Read this book.
Usually I just use this space to fangirl but I am going to evangelize a book that I read that I loved (and that I borrowed from my local library, because I love to do so). The Cookbook Collector, by Allegra Goodman,
External imageis a ranging novel that moves from the beginning of the dotcom bubble and an initial, tight focus on two sisters, Emily and Jessamine Bach, to a cast of characters that the women come into contact with (and some they don’t). I picked it up because I’d read it’s based loosely on Sense and Sensibility, but it only borrows the premise in an oblique way. If you know the Austen work really well (and I’ve read it probably twelve times by now?), you can see the patterns there, but it doesn’t help or hurt to have that in your back pocket, or not. What this book takes from Austen is the rational and romantic sisters and their attendant dilemmas, but it spins out other stories as well.

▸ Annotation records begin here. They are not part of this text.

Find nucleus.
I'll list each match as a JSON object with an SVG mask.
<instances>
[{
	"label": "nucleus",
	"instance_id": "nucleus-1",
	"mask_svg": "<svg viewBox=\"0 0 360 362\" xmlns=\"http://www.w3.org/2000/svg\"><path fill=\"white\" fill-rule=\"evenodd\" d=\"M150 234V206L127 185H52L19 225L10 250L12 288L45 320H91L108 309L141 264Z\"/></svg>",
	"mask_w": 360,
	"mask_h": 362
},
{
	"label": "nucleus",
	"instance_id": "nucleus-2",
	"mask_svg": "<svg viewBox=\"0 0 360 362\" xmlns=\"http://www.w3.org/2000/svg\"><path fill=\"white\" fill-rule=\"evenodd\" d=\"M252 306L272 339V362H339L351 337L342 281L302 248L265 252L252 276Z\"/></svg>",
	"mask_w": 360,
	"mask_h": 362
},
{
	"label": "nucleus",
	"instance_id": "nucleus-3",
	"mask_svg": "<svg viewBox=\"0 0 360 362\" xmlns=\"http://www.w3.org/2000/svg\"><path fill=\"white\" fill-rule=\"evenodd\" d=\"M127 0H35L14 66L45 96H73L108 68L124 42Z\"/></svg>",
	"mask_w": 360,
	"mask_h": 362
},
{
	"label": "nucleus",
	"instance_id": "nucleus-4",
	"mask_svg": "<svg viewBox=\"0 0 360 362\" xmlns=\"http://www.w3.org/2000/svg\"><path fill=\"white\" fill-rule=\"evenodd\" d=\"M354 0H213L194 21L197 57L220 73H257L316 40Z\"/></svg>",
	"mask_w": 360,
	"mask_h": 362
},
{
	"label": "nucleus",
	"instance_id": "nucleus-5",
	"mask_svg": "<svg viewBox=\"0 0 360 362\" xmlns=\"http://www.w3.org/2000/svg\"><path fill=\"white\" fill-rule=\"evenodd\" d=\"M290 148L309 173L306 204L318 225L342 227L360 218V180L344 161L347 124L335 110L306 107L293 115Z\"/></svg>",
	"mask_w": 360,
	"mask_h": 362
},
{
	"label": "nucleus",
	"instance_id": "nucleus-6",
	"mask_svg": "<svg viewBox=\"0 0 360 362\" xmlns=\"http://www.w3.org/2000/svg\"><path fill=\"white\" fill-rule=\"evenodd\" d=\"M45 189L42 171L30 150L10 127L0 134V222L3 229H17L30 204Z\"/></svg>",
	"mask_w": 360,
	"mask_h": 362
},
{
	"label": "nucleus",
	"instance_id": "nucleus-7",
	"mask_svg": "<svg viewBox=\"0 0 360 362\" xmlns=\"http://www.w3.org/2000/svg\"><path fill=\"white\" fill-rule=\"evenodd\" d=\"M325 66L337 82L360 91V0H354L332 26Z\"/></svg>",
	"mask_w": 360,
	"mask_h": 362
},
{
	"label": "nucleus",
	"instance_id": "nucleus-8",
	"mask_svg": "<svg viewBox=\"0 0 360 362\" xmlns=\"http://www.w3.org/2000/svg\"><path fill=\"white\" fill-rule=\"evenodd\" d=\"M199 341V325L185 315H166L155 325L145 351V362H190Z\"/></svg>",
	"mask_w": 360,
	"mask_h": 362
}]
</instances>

Goodman’s novel has beautifully written, rich, textured prose, with real dialog that is both how people speak to each other and how we wish we could speak to each other. This is one of those books that is full of knowledge, with characters that can talk about Hegel and Hume and Ruskin without a reader being felt left behind if she (I) can’t. I’ve read a lot of books in the past year that have left me cold and a few books that I wanted to grate into my scramble eggs every day so that I could eat them up a little at a time and have them go into my blood and get into my skin, because I haven’t written anything of my own in so long and I just want to soak in the words that have affected me. What impressed me most about this novel was its narrative structure–it started with the Bach sisters and curled in on itself, revealed new characters slowly, stayed with them, and went back to the Bachs very organically. It was just beautifully constructed, as well as gorgeously written. There was a description of a character eating a peach that was stunningly simple but also just so right. That is what it is to eat a peach.
Here’s an excerpt. I finished by flashlight, because to have the lights on would mean a closed door (so as not to wake my nephew) and because I HAD TO FINISH IT. And then I had to eat it. Were I even more pretentious, I would change my handle to bibliophage.

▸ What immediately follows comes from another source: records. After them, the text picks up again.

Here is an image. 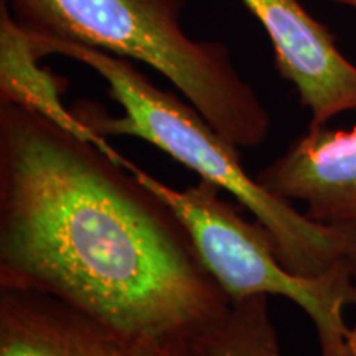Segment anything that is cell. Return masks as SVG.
Instances as JSON below:
<instances>
[{
	"instance_id": "8fae6325",
	"label": "cell",
	"mask_w": 356,
	"mask_h": 356,
	"mask_svg": "<svg viewBox=\"0 0 356 356\" xmlns=\"http://www.w3.org/2000/svg\"><path fill=\"white\" fill-rule=\"evenodd\" d=\"M348 345L351 356H356V323L353 328H350V337H348Z\"/></svg>"
},
{
	"instance_id": "6da1fadb",
	"label": "cell",
	"mask_w": 356,
	"mask_h": 356,
	"mask_svg": "<svg viewBox=\"0 0 356 356\" xmlns=\"http://www.w3.org/2000/svg\"><path fill=\"white\" fill-rule=\"evenodd\" d=\"M0 287L60 297L132 345L188 338L231 307L162 198L92 142L8 102Z\"/></svg>"
},
{
	"instance_id": "7c38bea8",
	"label": "cell",
	"mask_w": 356,
	"mask_h": 356,
	"mask_svg": "<svg viewBox=\"0 0 356 356\" xmlns=\"http://www.w3.org/2000/svg\"><path fill=\"white\" fill-rule=\"evenodd\" d=\"M330 2H337V3H343V6H350L356 8V0H330Z\"/></svg>"
},
{
	"instance_id": "3957f363",
	"label": "cell",
	"mask_w": 356,
	"mask_h": 356,
	"mask_svg": "<svg viewBox=\"0 0 356 356\" xmlns=\"http://www.w3.org/2000/svg\"><path fill=\"white\" fill-rule=\"evenodd\" d=\"M26 33L88 44L145 63L175 86L238 149L269 136L270 115L234 68L229 50L181 29L184 0H8Z\"/></svg>"
},
{
	"instance_id": "30bf717a",
	"label": "cell",
	"mask_w": 356,
	"mask_h": 356,
	"mask_svg": "<svg viewBox=\"0 0 356 356\" xmlns=\"http://www.w3.org/2000/svg\"><path fill=\"white\" fill-rule=\"evenodd\" d=\"M136 356H191L186 338H162L136 345Z\"/></svg>"
},
{
	"instance_id": "9c48e42d",
	"label": "cell",
	"mask_w": 356,
	"mask_h": 356,
	"mask_svg": "<svg viewBox=\"0 0 356 356\" xmlns=\"http://www.w3.org/2000/svg\"><path fill=\"white\" fill-rule=\"evenodd\" d=\"M191 356H282L267 296L231 302L229 310L186 338Z\"/></svg>"
},
{
	"instance_id": "7a4b0ae2",
	"label": "cell",
	"mask_w": 356,
	"mask_h": 356,
	"mask_svg": "<svg viewBox=\"0 0 356 356\" xmlns=\"http://www.w3.org/2000/svg\"><path fill=\"white\" fill-rule=\"evenodd\" d=\"M38 56L61 55L95 70L124 114L111 118L92 102L74 106L76 118L101 137L142 139L193 170L204 181L233 195L273 236L280 262L293 274L317 277L340 264L356 270V238L320 225L291 202L266 190L244 170L239 149L220 136L193 106L149 81L127 58L88 44L30 35Z\"/></svg>"
},
{
	"instance_id": "52a82bcc",
	"label": "cell",
	"mask_w": 356,
	"mask_h": 356,
	"mask_svg": "<svg viewBox=\"0 0 356 356\" xmlns=\"http://www.w3.org/2000/svg\"><path fill=\"white\" fill-rule=\"evenodd\" d=\"M0 356H136V345L60 297L0 287Z\"/></svg>"
},
{
	"instance_id": "277c9868",
	"label": "cell",
	"mask_w": 356,
	"mask_h": 356,
	"mask_svg": "<svg viewBox=\"0 0 356 356\" xmlns=\"http://www.w3.org/2000/svg\"><path fill=\"white\" fill-rule=\"evenodd\" d=\"M122 165L165 202L184 222L200 259L231 302L251 296H279L296 302L317 330L320 356H351L343 310L356 305V270L340 264L327 274L304 277L282 264L273 236L241 216L221 188L202 180L177 190L124 157Z\"/></svg>"
},
{
	"instance_id": "ba28073f",
	"label": "cell",
	"mask_w": 356,
	"mask_h": 356,
	"mask_svg": "<svg viewBox=\"0 0 356 356\" xmlns=\"http://www.w3.org/2000/svg\"><path fill=\"white\" fill-rule=\"evenodd\" d=\"M0 26V102L35 111L66 131L92 142L114 160L118 159L119 154L108 140L89 131L73 109L63 104L61 95L66 81L38 65L40 56L26 33L13 19L7 0H2Z\"/></svg>"
},
{
	"instance_id": "8992f818",
	"label": "cell",
	"mask_w": 356,
	"mask_h": 356,
	"mask_svg": "<svg viewBox=\"0 0 356 356\" xmlns=\"http://www.w3.org/2000/svg\"><path fill=\"white\" fill-rule=\"evenodd\" d=\"M256 178L279 198L304 203L310 220L356 238V127L309 126Z\"/></svg>"
},
{
	"instance_id": "5b68a950",
	"label": "cell",
	"mask_w": 356,
	"mask_h": 356,
	"mask_svg": "<svg viewBox=\"0 0 356 356\" xmlns=\"http://www.w3.org/2000/svg\"><path fill=\"white\" fill-rule=\"evenodd\" d=\"M264 26L282 78L310 113V127L356 111V66L341 55L327 26L299 0H243Z\"/></svg>"
}]
</instances>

The sisters’ voices were almost identical, laughing mezzos tuned in childhood to the same pitch and timbre. To the ear, they were twins; to the eye, nothing alike. Emily was tall and slender with her hair cropped short. She wore a pinstriped shirt, elegant slacks, tiny, expensive glasses. She was an MBA, not a programmer, and it showed. Magnified by her glasses, her hazel eyes were clever, guarded, and also extremely beautiful. Her features were delicate, her fingers long and tapered. She scarcely allowed her back to touch her chair, while Jess curled up with her legs tucked under her. Jess was small and whimsical. Her face and mouth were wider than Emily’s, her cheeks rounder, her eyes greener and more generous. She had more of the sun and sea in her, more freckles, more gold in her brown hair. She would smile at anyone, and laugh and joke and sing. She wore jeans and sweaters from Mars Mercantile, and her hair … who knew when she’d cut it last? She just pushed the long curls off her face.